In Brittalia Ventures v. Stuke Nursery Co., Inc. (2007) 153 Cal.App.4th 17, 21-22, the plaintiff sued for breach of express and implied warranties in connection with the purchase of 14,000 walnut trees from the defendant.
The plaintiff argued the parties' contract consisted only of a written purchase proposal and the plaintiff's check. (Id. at p. 22.)
The defendant contended the contract also included a series of invoices and receipts containing standard, preprinted warranty disclaimers. (Id. at pp. 20-22.)
The plaintiff prevailed at trial, and was awarded attorney fees. (Id. at pp. 22-23.)

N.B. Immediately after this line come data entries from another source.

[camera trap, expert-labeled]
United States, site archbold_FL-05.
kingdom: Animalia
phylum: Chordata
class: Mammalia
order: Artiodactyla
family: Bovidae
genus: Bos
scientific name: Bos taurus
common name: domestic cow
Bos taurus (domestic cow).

The appellate court reversed the attorney fees award because the plaintiff had not sued the defendant under a contract containing an attorney fees provision. (Id. at p. 29.)
The written purchase proposal on which the plaintiff sued did not contain an attorney fees provision; the attorney fees provision was included in the invoices and receipts, on which the defendant had relied, and which the plaintiff had successfully proven were not a part of the contract. (Id. at p. 31.)

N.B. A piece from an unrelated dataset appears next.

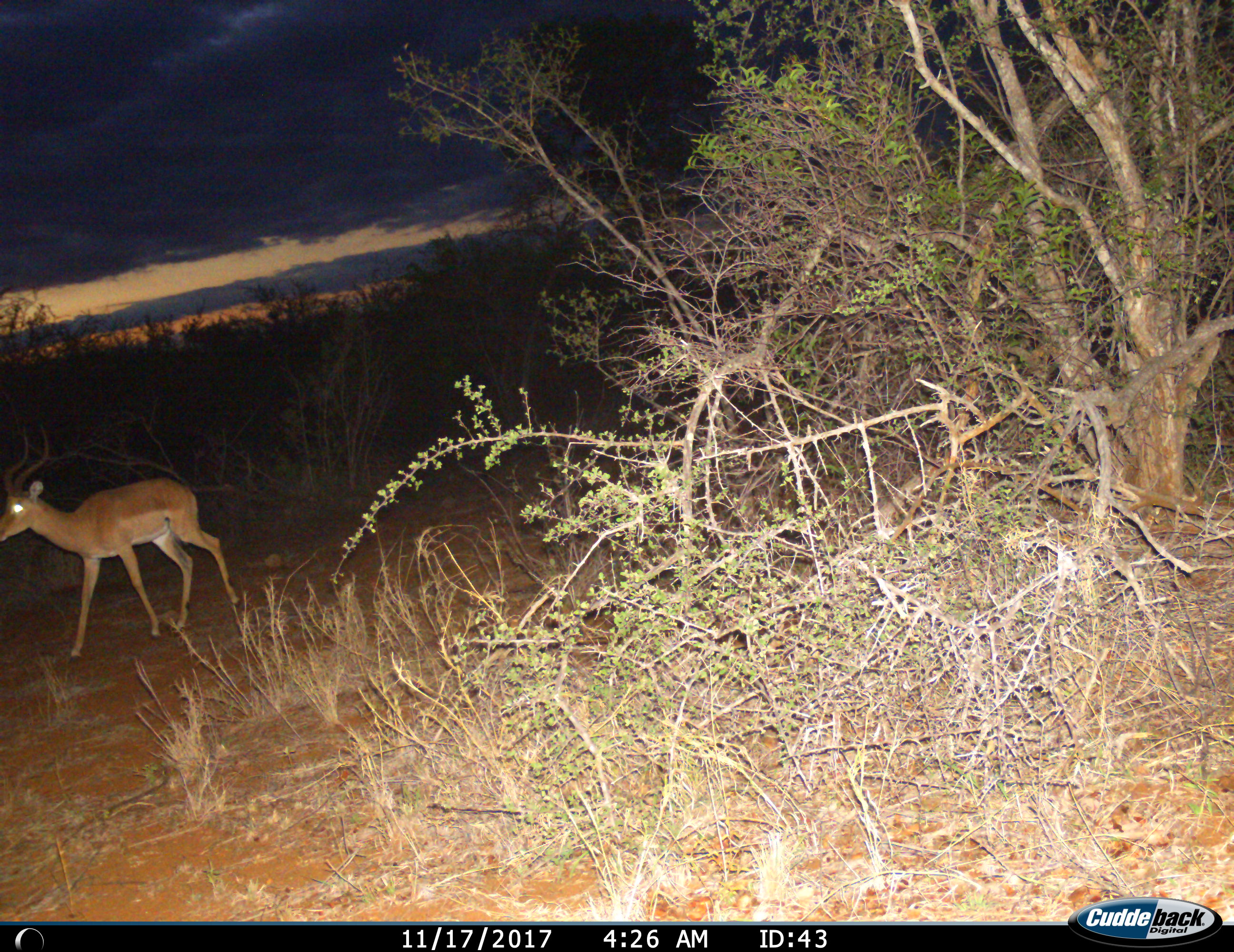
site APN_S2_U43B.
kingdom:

The appellate court concluded Civil Code section 1717's mutuality of remedy for contractual attorney fees claims did not apply.
"The plaintiff cannot be allowed to win on its contract action by championing one contract without an attorney fee provision, and then turn around and ask for attorney fees as prevailing party based on a different contract, with an attorney fee provision, that the plaintiff had to defeat to secure its victory. . . . 'Section 1717 . . . only comes into play where a contract specifically provides for attorney fees. "The primary purpose of . . . section 1717 is to ensure mutuality of remedy for attorney fee claims under contractual attorney fee provisions."

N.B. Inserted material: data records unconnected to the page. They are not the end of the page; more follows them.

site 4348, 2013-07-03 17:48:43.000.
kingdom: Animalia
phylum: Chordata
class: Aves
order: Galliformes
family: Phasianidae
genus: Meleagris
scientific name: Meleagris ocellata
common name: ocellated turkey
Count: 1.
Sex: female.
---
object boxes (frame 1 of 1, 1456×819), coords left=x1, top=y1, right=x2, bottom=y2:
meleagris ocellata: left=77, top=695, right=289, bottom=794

It cannot be bootstrapped to provide for attorney fees for breach of a contract that has no attorney fees provision.'" (Brittalia Ventures v. Stuke Nursery Co., Inc., supra, 153 Cal.App.4th at p. 31.)
In sum, a walnut farmer purchased walnut trees from the defendant. Approximately two years after the delivery of the trees, a latent defect (a disease) in the trees was discovered. (Id. at pp. 21-22.)
The farmer subsequently notified the seller of the problem and brought an action for breach of the implied warranty of merchantability under the California Uniform Commercial Code. (153 Cal.App.4th at p. 22.)
A jury found in the farmer's favor and the Court of Appeal affirmed. (Id. at pp. 22-23, 32.)